Records to process
>> BEGIN

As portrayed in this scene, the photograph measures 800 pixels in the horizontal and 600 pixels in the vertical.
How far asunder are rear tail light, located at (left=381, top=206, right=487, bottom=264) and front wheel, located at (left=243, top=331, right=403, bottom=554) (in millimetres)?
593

>> END
>> BEGIN

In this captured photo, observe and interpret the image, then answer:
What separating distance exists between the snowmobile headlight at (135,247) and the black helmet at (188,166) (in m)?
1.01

>> END

Given problem
Tally the lines of the data above that contain the string "this". Uppercase and lowercase count as different, and the reply should be only the number.

Exercise solution
2